"Unfortunately, you are. You know absolutely nothing with which to buy your liberty. What I have told you will be of no service: it will be already theirs. If you wish to go to Belgium ask at No. 33 Rue Lafitte for a travelling suit: you will receive one like mine."

He looked down at his heavy shoes, soiled overalls and tattered blouse, then touching the latter with his fingers, continued: "I use it now for a disguise, but the day will come when this blouse will be our standard—the laborer shall possess the earth. He who works shall live, and idleness, with the riches that foster it, will end. Necessities shall be plenty and luxuries unattainable. Palaces shall fall to give material for poor men's dwellings; monuments that glorify one man at the expense of his brothers must disappear; and churches, promises of another world, can no longer trick us out of our share, our birthright, in this. Paris will arise a new and better Sparta. Sparta, great mother of communes! I salute you! Leonidas! Favart aspires to eclipse your glory! Not for one nation does he labor, but for humanity—for the workers of the world, whose rightful dues are filched from them by the drones. Nature resents this wrong: the drones must die."

He had risen as he pronounced these words, low but rapidly: a moment he stood before me, his face glowing, his hand clenched, then his expression rapidly changed, and he said briefly, "It is a time for action, not for words. Good-night!"

A conflagration, an electric spark, was this shabby man, and I could easily believe what I afterward heard of his influence with the people.

He left me with my mind more perplexed than ever. What had been the coup these people were meditating, in which I, in the eyes of the police, was implicated? Murder? Treason? Arson? Nothing was beyond them with their magnificent sympathies. Perhaps this might be my only chance of escape; yet in doing so did I not cast my lot with theirs? should I not make myself doubly suspected? Embarrassing questions, to which neither self was ready with an answer. There was the prospect, too, of losing my situation if I remained long away, but in opposition to this practical consideration was the remembrance of my air-bath and the doubt about my future if I remained. In this chaos of thought can you guess what decided me? It was Favart's words: "We are all going." Did not we include her whom he called Sidonia, who had visited my room and had insisted I should be warned? Yes.

Not in disguise: I was in no humor to complicate the situation. Having my passport in my pocket, and knowing the policeman who was watching me would not prevent my flight, I simply walked to the station and took a first-class ticket to Brussels. First class, for I knew the man in the blouse must travel third, and I was anxious to be as far from him as possible.

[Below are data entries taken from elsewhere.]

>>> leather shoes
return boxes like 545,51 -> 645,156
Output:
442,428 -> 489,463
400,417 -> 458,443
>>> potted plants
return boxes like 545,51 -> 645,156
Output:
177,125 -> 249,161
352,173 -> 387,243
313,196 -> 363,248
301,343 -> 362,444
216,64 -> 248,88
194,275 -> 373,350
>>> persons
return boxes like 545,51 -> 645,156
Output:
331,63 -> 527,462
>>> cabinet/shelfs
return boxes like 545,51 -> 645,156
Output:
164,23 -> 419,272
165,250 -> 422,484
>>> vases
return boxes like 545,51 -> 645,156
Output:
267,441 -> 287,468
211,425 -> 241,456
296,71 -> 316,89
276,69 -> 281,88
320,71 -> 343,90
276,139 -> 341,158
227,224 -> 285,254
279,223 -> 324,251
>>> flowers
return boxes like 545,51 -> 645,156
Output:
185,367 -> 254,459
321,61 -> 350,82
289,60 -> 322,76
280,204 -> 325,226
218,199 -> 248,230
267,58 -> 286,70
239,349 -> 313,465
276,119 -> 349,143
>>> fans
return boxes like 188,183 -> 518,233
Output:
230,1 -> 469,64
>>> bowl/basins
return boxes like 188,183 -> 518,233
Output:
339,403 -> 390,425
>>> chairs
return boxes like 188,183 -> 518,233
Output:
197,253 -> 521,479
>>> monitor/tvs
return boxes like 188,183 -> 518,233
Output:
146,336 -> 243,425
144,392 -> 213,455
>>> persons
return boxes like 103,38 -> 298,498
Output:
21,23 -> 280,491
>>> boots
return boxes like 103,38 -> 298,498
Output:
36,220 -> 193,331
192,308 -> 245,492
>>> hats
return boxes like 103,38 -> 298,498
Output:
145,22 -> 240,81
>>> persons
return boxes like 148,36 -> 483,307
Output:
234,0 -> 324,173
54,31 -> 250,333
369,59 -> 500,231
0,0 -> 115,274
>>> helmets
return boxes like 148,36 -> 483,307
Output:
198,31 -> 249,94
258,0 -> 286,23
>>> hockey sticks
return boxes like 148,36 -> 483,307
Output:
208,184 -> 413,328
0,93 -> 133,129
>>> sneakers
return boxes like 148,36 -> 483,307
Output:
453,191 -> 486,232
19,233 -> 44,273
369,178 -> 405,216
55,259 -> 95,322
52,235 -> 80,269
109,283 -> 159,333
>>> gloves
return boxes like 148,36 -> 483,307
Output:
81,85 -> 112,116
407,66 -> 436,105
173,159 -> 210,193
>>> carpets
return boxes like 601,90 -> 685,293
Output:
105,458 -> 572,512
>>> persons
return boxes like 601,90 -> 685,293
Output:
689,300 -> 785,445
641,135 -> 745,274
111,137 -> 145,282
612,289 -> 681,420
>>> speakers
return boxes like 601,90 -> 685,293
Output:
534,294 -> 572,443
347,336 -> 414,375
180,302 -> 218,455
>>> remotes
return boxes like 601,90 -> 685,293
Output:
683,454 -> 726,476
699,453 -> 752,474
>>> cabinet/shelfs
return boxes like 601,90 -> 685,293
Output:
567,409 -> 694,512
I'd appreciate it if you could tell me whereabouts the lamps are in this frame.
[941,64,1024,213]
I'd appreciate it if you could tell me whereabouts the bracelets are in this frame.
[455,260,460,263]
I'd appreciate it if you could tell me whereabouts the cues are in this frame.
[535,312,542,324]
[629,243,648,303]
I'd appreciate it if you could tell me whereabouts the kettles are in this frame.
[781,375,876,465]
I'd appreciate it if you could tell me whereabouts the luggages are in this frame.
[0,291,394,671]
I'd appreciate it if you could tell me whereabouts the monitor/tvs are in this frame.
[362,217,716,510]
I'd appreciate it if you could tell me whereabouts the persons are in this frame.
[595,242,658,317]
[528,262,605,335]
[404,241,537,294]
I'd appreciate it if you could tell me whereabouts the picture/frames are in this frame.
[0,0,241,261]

I reached the frontier in safety. My examination ended, the officer turned to my only travelling companion, a lady who up to this time appeared to have been sleeping. As he threw the light of his lantern into her face I also looked at her. Good Heavens! could I be mistaken? The hair, it is true, was blond, and the dress a robe of deep mourning, but the eyes were the eyes of my portrait, the eyes of Favart, the eyes of my pretty washerwoman—Sidonia! The ordeal passed, the door shut, the train moved on.

"Have I your permission to speak, mademoiselle?" I asked in an agitated voice.

"If you wish, monsieur." She turned toward me a sad, tear-stained face that well suited her mourning.

"You are suffering: you have been weeping. Has anything occurred? Why this dress?"